** THE EXERCISE **
Turn every line of the listing below into an item in a numbered list, skipping blank lines and leaving out the pictures.

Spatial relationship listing

§ §

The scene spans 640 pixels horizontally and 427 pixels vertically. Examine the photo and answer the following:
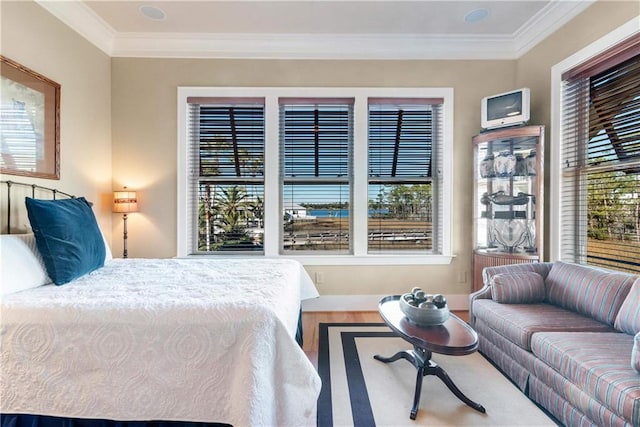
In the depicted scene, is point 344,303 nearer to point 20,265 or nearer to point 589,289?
point 589,289

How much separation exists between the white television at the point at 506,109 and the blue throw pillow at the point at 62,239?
3.68 m

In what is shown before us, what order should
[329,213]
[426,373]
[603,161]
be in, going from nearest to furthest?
[426,373]
[603,161]
[329,213]

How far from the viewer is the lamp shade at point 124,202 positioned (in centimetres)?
301

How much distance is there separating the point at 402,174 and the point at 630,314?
2.16 m

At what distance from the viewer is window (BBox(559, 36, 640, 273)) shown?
2170mm

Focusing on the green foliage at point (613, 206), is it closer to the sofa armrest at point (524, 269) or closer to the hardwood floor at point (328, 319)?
the sofa armrest at point (524, 269)

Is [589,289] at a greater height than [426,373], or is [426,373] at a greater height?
[589,289]

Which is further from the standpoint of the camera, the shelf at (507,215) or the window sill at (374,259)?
the window sill at (374,259)

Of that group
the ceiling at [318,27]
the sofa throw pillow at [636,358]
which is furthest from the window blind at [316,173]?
the sofa throw pillow at [636,358]

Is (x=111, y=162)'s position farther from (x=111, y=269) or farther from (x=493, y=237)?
(x=493, y=237)

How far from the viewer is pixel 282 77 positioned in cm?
322

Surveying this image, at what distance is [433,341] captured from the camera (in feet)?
5.15

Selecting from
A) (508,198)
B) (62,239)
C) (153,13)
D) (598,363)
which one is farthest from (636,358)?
(153,13)

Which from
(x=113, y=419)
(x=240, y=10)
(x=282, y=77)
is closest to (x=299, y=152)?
(x=282, y=77)
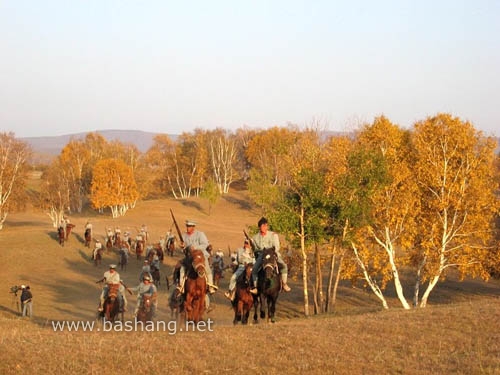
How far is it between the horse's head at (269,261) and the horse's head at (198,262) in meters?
1.58

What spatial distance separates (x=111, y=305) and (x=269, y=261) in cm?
574

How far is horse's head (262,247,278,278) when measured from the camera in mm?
14559

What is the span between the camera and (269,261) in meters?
14.7

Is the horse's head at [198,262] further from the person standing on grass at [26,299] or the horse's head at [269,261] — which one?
the person standing on grass at [26,299]

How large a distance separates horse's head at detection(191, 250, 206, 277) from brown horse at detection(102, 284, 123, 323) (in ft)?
16.2

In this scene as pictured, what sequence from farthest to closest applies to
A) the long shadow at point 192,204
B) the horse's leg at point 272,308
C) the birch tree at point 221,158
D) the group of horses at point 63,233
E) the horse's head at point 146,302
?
the birch tree at point 221,158 < the long shadow at point 192,204 < the group of horses at point 63,233 < the horse's head at point 146,302 < the horse's leg at point 272,308

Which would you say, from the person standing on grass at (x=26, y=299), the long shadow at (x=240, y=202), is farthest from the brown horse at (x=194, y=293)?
the long shadow at (x=240, y=202)

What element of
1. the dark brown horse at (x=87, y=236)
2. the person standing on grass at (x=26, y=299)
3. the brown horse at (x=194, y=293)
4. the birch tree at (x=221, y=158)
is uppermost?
the birch tree at (x=221, y=158)

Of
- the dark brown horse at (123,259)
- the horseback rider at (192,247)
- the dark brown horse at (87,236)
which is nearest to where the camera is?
the horseback rider at (192,247)

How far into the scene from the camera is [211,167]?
106 metres

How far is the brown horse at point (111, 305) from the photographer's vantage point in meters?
17.9

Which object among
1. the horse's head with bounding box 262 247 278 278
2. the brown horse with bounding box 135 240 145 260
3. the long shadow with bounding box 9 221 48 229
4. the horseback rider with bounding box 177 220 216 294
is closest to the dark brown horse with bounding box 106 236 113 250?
the brown horse with bounding box 135 240 145 260

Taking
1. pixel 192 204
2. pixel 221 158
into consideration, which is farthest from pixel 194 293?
pixel 221 158

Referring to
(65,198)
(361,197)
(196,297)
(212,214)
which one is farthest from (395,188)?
(212,214)
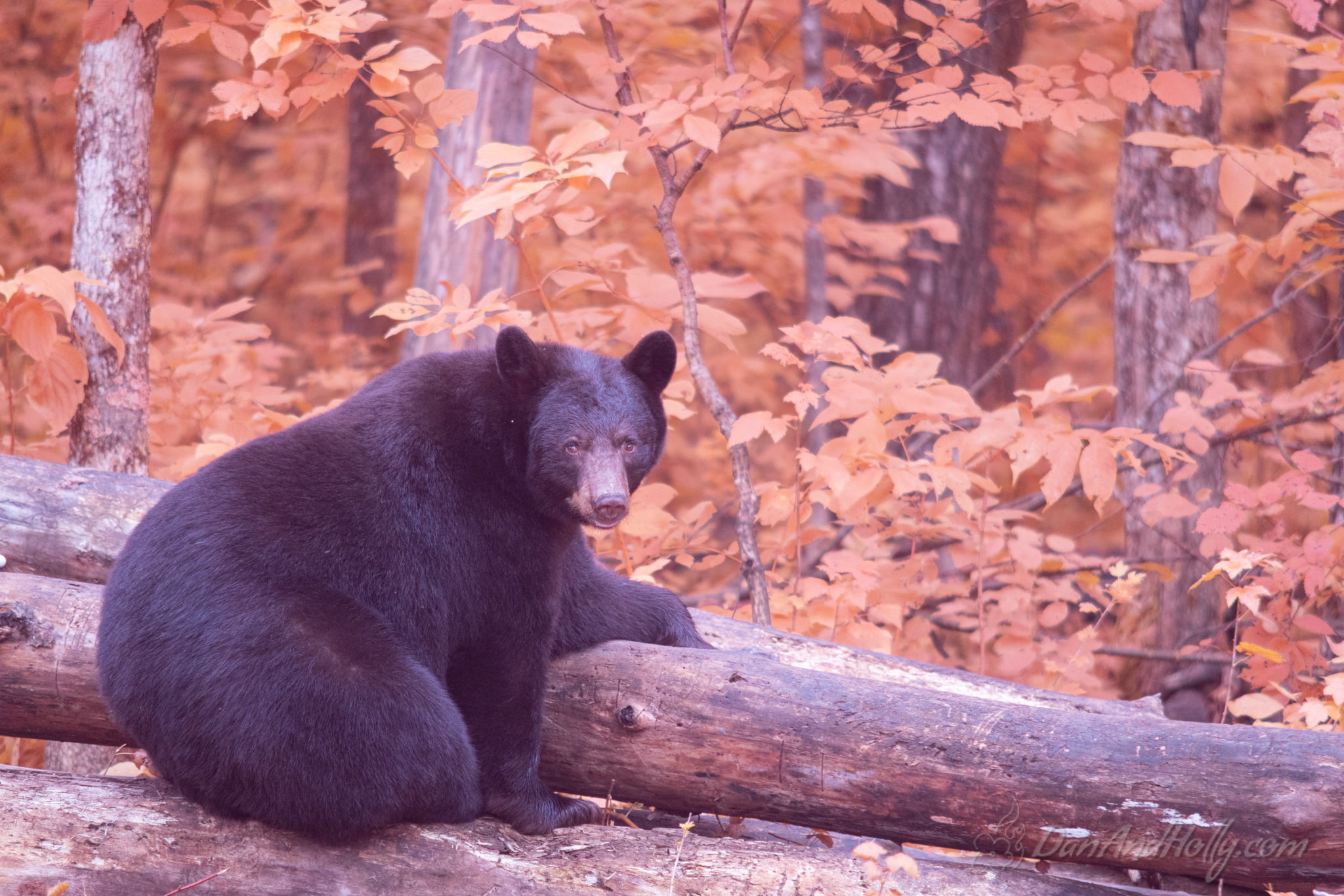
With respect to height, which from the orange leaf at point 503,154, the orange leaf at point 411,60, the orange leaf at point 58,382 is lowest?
the orange leaf at point 58,382

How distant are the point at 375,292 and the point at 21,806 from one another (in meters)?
7.49

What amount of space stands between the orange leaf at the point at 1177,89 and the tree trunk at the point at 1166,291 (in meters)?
1.63

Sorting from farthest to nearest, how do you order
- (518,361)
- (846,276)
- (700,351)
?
(846,276), (700,351), (518,361)

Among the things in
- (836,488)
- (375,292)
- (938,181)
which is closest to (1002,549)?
(836,488)

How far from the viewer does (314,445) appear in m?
2.90

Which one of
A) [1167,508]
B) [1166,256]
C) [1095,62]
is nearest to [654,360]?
[1095,62]

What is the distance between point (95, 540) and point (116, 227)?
4.81ft

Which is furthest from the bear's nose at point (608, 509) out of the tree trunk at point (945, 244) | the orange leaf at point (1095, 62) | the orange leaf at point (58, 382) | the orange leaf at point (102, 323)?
the tree trunk at point (945, 244)

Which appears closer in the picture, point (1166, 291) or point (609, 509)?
point (609, 509)

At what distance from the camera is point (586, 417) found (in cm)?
307

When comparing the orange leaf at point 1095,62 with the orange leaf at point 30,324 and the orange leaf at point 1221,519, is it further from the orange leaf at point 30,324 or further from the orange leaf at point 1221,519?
the orange leaf at point 30,324

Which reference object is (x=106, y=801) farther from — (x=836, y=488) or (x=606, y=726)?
(x=836, y=488)

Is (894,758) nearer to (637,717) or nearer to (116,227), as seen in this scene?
(637,717)

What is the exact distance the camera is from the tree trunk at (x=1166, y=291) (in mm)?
5555
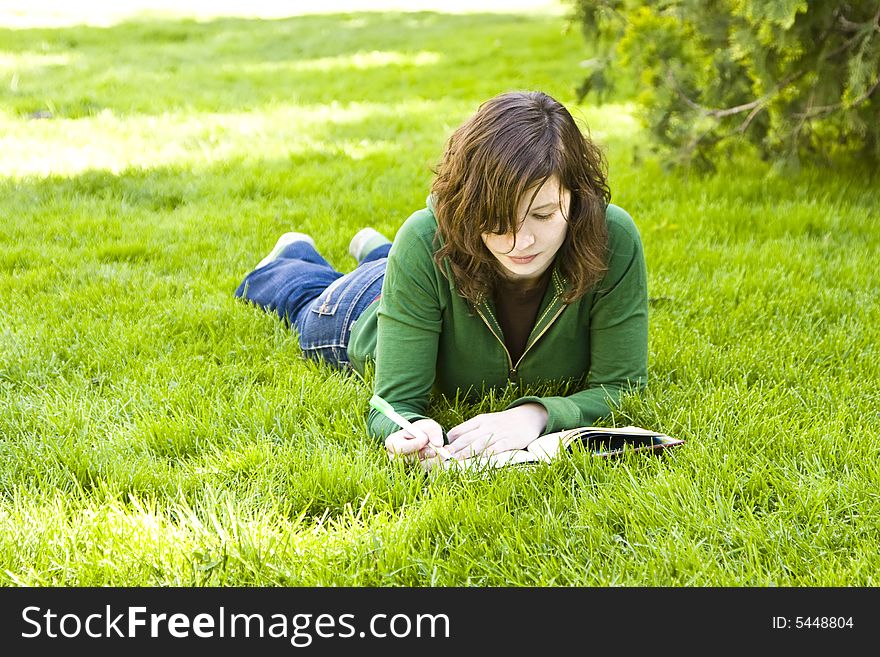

§ §

** REPLY **
1. The scene spans 640 pixels horizontally and 427 pixels vertically. Examine the photo and answer the following:
2. In the depicted scene, is point 344,303 nearer to point 20,265 or nearer to point 589,289?
3. point 589,289
4. How much separation exists between the white television at the point at 506,109 and the blue throw pillow at the point at 62,239?
5. 3.68 m
6. In what is shown before us, what order should
7. [329,213]
8. [426,373]
9. [603,161]
10. be in, going from nearest to furthest?
11. [426,373]
12. [603,161]
13. [329,213]
14. How far from the viewer is the lamp shade at point 124,202 positioned (in centimetres)?
15. 301
16. How much distance is there separating the point at 402,174 and the point at 630,314?
17. 2.16 m
18. At what distance from the viewer is window (BBox(559, 36, 640, 273)) shown?
19. 2170mm
20. Focusing on the green foliage at point (613, 206), is it closer to the sofa armrest at point (524, 269) or closer to the hardwood floor at point (328, 319)?
21. the sofa armrest at point (524, 269)
22. Is [589,289] at a greater height than [426,373], or is [426,373] at a greater height?
23. [589,289]
24. Which is further from the standpoint of the camera, the shelf at (507,215) or the window sill at (374,259)?
25. the window sill at (374,259)
26. Of that group
27. the ceiling at [318,27]
28. the sofa throw pillow at [636,358]
29. which is furthest from the window blind at [316,173]?
30. the sofa throw pillow at [636,358]
31. Is (x=111, y=162)'s position farther from (x=111, y=269) or farther from (x=493, y=237)?
32. (x=493, y=237)
33. How far from the viewer is pixel 282 77 positioned in cm?
34. 322
35. Surveying this image, at what distance is [433,341] captured from the camera (in feet)?
36. 5.15
37. Selecting from
38. A) (508,198)
39. B) (62,239)
40. C) (153,13)
41. D) (598,363)
42. which one is farthest from (636,358)?
43. (153,13)
44. Which from
45. (x=113, y=419)
46. (x=240, y=10)
47. (x=282, y=77)
48. is closest to (x=299, y=152)?
49. (x=282, y=77)
50. How far is it between the horse's head at (269,261) and the horse's head at (198,262) in meters?
51. 1.58
52. What spatial distance separates (x=111, y=305) and (x=269, y=261) in cm?
53. 574
54. How far is horse's head (262,247,278,278) when measured from the camera in mm?
55. 14559
56. What is the span between the camera and (269,261) in meters?
57. 14.7
58. Is the horse's head at [198,262] further from the person standing on grass at [26,299] or the horse's head at [269,261] — which one?
59. the person standing on grass at [26,299]
60. How large a distance separates horse's head at detection(191, 250, 206, 277) from brown horse at detection(102, 284, 123, 323) (in ft)?
61. 16.2
62. In this scene as pictured, what sequence from farthest to closest applies to
63. A) the long shadow at point 192,204
64. B) the horse's leg at point 272,308
65. C) the birch tree at point 221,158
66. D) the group of horses at point 63,233
67. E) the horse's head at point 146,302
68. ?
69. the birch tree at point 221,158 < the long shadow at point 192,204 < the group of horses at point 63,233 < the horse's head at point 146,302 < the horse's leg at point 272,308
70. Which would you say, from the person standing on grass at (x=26, y=299), the long shadow at (x=240, y=202), is farthest from the brown horse at (x=194, y=293)?
71. the long shadow at (x=240, y=202)
72. What element of
73. 1. the dark brown horse at (x=87, y=236)
74. 2. the person standing on grass at (x=26, y=299)
75. 3. the brown horse at (x=194, y=293)
76. 4. the birch tree at (x=221, y=158)
77. is uppermost?
78. the birch tree at (x=221, y=158)
79. Of
80. - the dark brown horse at (123,259)
81. - the horseback rider at (192,247)
82. - the dark brown horse at (87,236)
83. which is nearest to where the camera is?
84. the horseback rider at (192,247)
85. How far into the scene from the camera is [211,167]?
86. 106 metres
87. How far is the brown horse at point (111, 305) from the photographer's vantage point in meters?
88. 17.9
89. Which object among
90. 1. the horse's head with bounding box 262 247 278 278
91. 2. the brown horse with bounding box 135 240 145 260
92. 3. the long shadow with bounding box 9 221 48 229
93. 4. the horseback rider with bounding box 177 220 216 294
94. is closest to the dark brown horse with bounding box 106 236 113 250?
95. the brown horse with bounding box 135 240 145 260
96. Taking
97. 1. pixel 192 204
98. 2. pixel 221 158
99. into consideration, which is farthest from pixel 194 293?
100. pixel 221 158
101. Referring to
102. (65,198)
103. (361,197)
104. (196,297)
105. (212,214)
106. which one is farthest from (395,188)?
107. (212,214)
108. With respect to height, which from the orange leaf at point 503,154, the orange leaf at point 411,60, the orange leaf at point 58,382 is lowest?
109. the orange leaf at point 58,382
110. How distant are the point at 375,292 and the point at 21,806 from one another (in meters)?
111. 7.49
112. What amount of space stands between the orange leaf at the point at 1177,89 and the tree trunk at the point at 1166,291 (in meters)?
113. 1.63
114. Sorting from farthest to nearest, how do you order
115. - (518,361)
116. - (846,276)
117. - (700,351)
118. ?
119. (846,276), (700,351), (518,361)
120. Among the things in
121. - (836,488)
122. - (375,292)
123. - (938,181)
124. which is closest to (1002,549)?
125. (836,488)
126. How far from the viewer does (314,445) appear in m?
127. 2.90
128. Which one of
129. A) [1167,508]
130. B) [1166,256]
131. C) [1095,62]
132. is nearest to [654,360]?
133. [1095,62]
134. What is the distance between point (95, 540) and point (116, 227)?
135. 4.81ft
136. Which is furthest from the bear's nose at point (608, 509) out of the tree trunk at point (945, 244) | the orange leaf at point (1095, 62) | the orange leaf at point (58, 382) | the orange leaf at point (102, 323)?
137. the tree trunk at point (945, 244)
138. Which appears closer in the picture, point (1166, 291) or point (609, 509)?
139. point (609, 509)
140. At what distance from the camera is point (586, 417) found (in cm)?
141. 307
142. When comparing the orange leaf at point 1095,62 with the orange leaf at point 30,324 and the orange leaf at point 1221,519, is it further from the orange leaf at point 30,324 or further from the orange leaf at point 1221,519?
143. the orange leaf at point 30,324
144. Which reference object is (x=106, y=801) farther from — (x=836, y=488) or (x=606, y=726)?
145. (x=836, y=488)
146. Is (894,758) nearer to (637,717) or nearer to (116,227), as seen in this scene?
147. (637,717)
148. What is the exact distance the camera is from the tree trunk at (x=1166, y=291) (in mm)?
149. 5555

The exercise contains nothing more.